Stored data entries:
┏━━

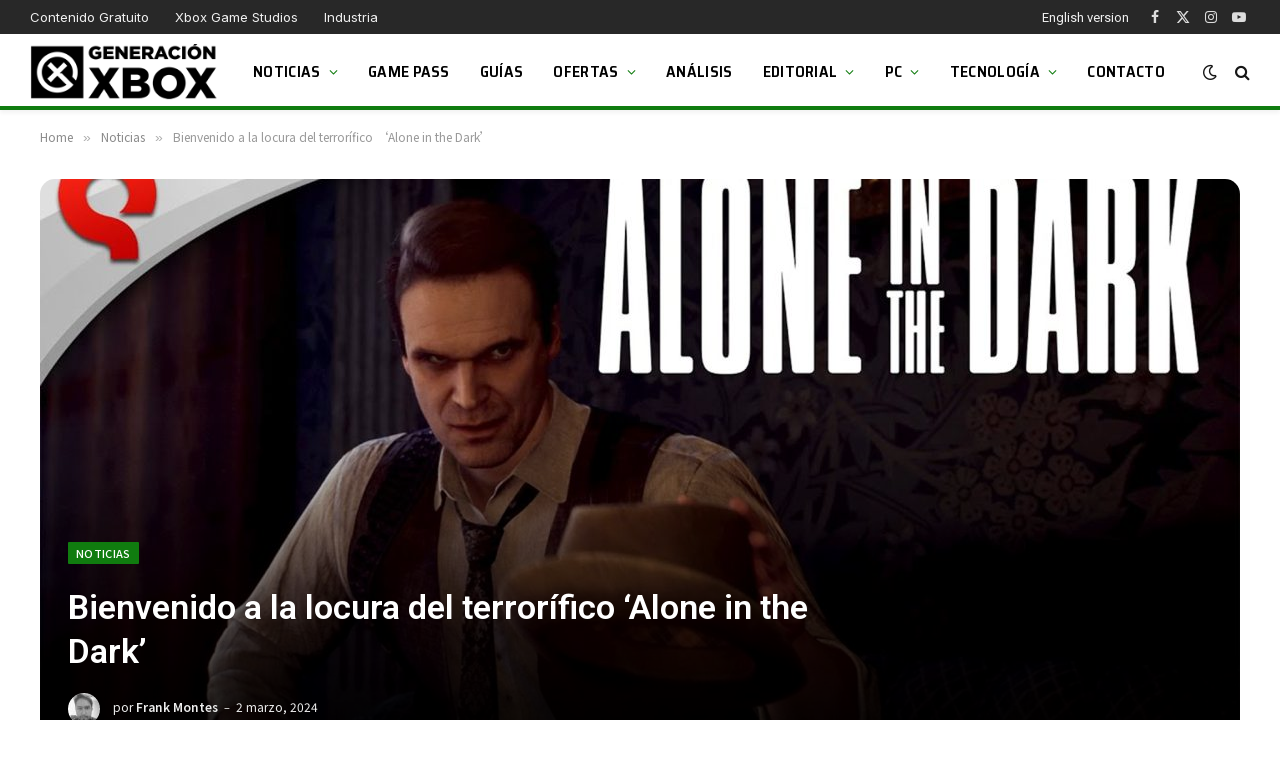

--- FILE ---
content_type: text/html; charset=utf-8
request_url: https://www.google.com/recaptcha/api2/aframe
body_size: 265
content:
<!DOCTYPE HTML><html><head><meta http-equiv="content-type" content="text/html; charset=UTF-8"></head><body><script nonce="2kuejd8d571x6EilCtx4fA">/** Anti-fraud and anti-abuse applications only. See google.com/recaptcha */ try{var clients={'sodar':'https://pagead2.googlesyndication.com/pagead/sodar?'};window.addEventListener("message",function(a){try{if(a.source===window.parent){var b=JSON.parse(a.data);var c=clients[b['id']];if(c){var d=document.createElement('img');d.src=c+b['params']+'&rc='+(localStorage.getItem("rc::a")?sessionStorage.getItem("rc::b"):"");window.document.body.appendChild(d);sessionStorage.setItem("rc::e",parseInt(sessionStorage.getItem("rc::e")||0)+1);localStorage.setItem("rc::h",'1768618149001');}}}catch(b){}});window.parent.postMessage("_grecaptcha_ready", "*");}catch(b){}</script></body></html>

┗━━

→ Activity:
Reproduce the records above exactly, excluding every picture.

→ Answer section:
--- FILE ---
content_type: text/html; charset=utf-8
request_url: https://www.google.com/recaptcha/api2/aframe
body_size: 265
content:
<!DOCTYPE HTML><html><head><meta http-equiv="content-type" content="text/html; charset=UTF-8"></head><body><script nonce="2kuejd8d571x6EilCtx4fA">/** Anti-fraud and anti-abuse applications only. See google.com/recaptcha */ try{var clients={'sodar':'https://pagead2.googlesyndication.com/pagead/sodar?'};window.addEventListener("message",function(a){try{if(a.source===window.parent){var b=JSON.parse(a.data);var c=clients[b['id']];if(c){var d=document.createElement('img');d.src=c+b['params']+'&rc='+(localStorage.getItem("rc::a")?sessionStorage.getItem("rc::b"):"");window.document.body.appendChild(d);sessionStorage.setItem("rc::e",parseInt(sessionStorage.getItem("rc::e")||0)+1);localStorage.setItem("rc::h",'1768618149001');}}}catch(b){}});window.parent.postMessage("_grecaptcha_ready", "*");}catch(b){}</script></body></html>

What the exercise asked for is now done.